O ministro Flávio Dino, do Supremo Tribunal Federal (STF), determinou o bloqueio de R$ 6 milhões do ex-deputado federal Eduardo Cunha (Republicanos-MG), suspeito de desviar emendas parlamentares mesmo sem mandato. A decisão, tomada em 6 de julho, foi divulgada neste domingo (12).
Segundo a Polícia Federal, Cunha usava os serviços da servidora da Câmara Mariângela Fialek para indicar emendas conforme seus interesses políticos, prática que a corporação identifica como indício de peculato.

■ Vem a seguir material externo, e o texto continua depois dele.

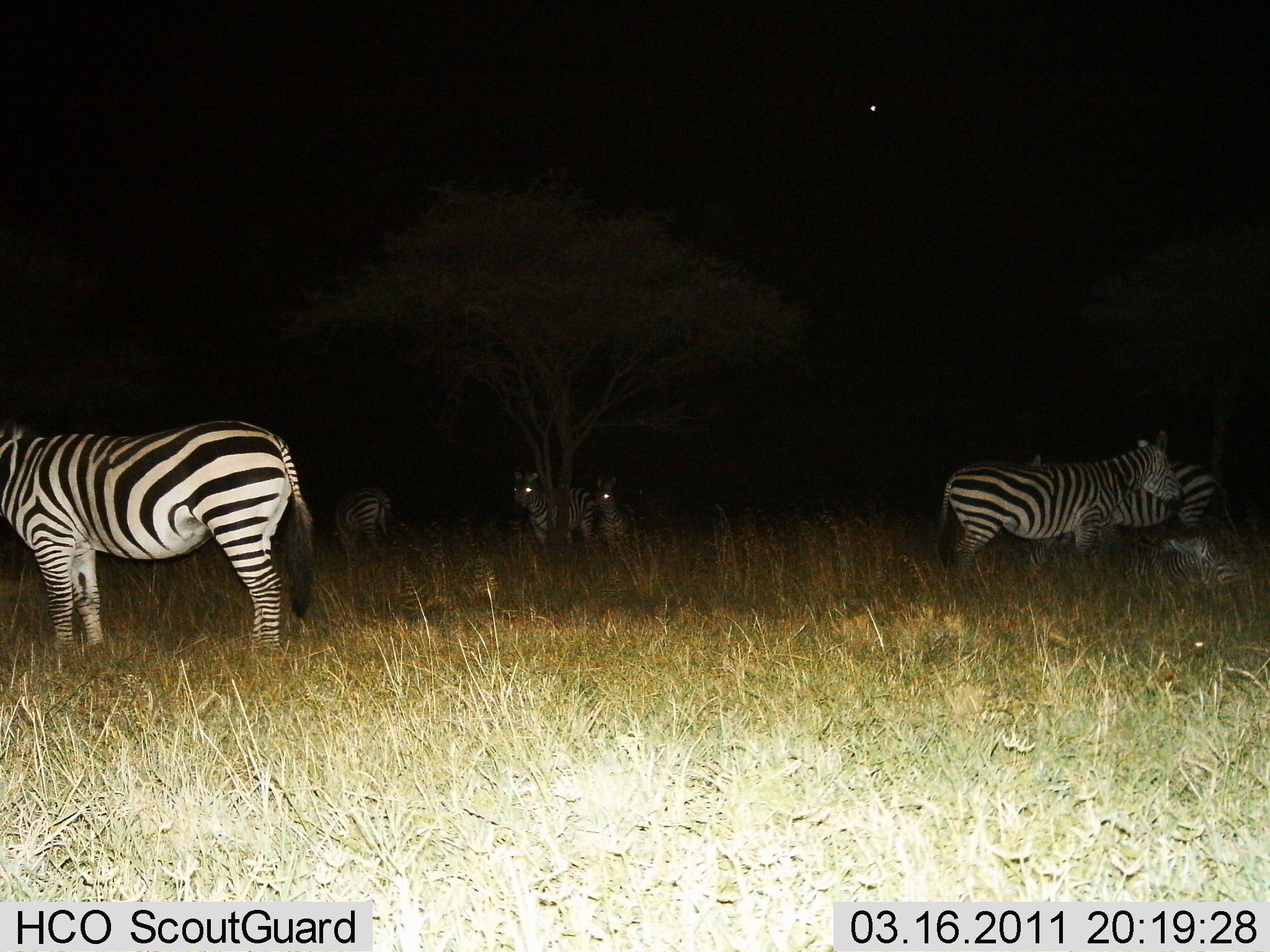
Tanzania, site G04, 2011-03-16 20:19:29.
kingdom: Animalia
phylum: Chordata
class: Mammalia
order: Perissodactyla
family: Equidae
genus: Equus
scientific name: Equus quagga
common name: plains zebra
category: zebra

Emendas “forjadamente documentadas”
A decisão de Dino é resultado de uma representação da Polícia Federal, desdobramento da Operação Transparência, deflagrada em dezembro do ano passado com a funcionária da Câmara Mariângela Fialek, conhecida como Tuca, como alvo principal.
Segundo o ministro, a PF identificou ao menos 21 emendas parlamentares, somando R$ 6,15 milhões, que foram empenhadas e pagas, mas “forjadamente documentadas para escamotear o verdadeiro solicitante da indicação”. A indicação de emendas é prerrogativa exclusiva de parlamentares em exercício — condição que Cunha não tem desde que deixou o mandato.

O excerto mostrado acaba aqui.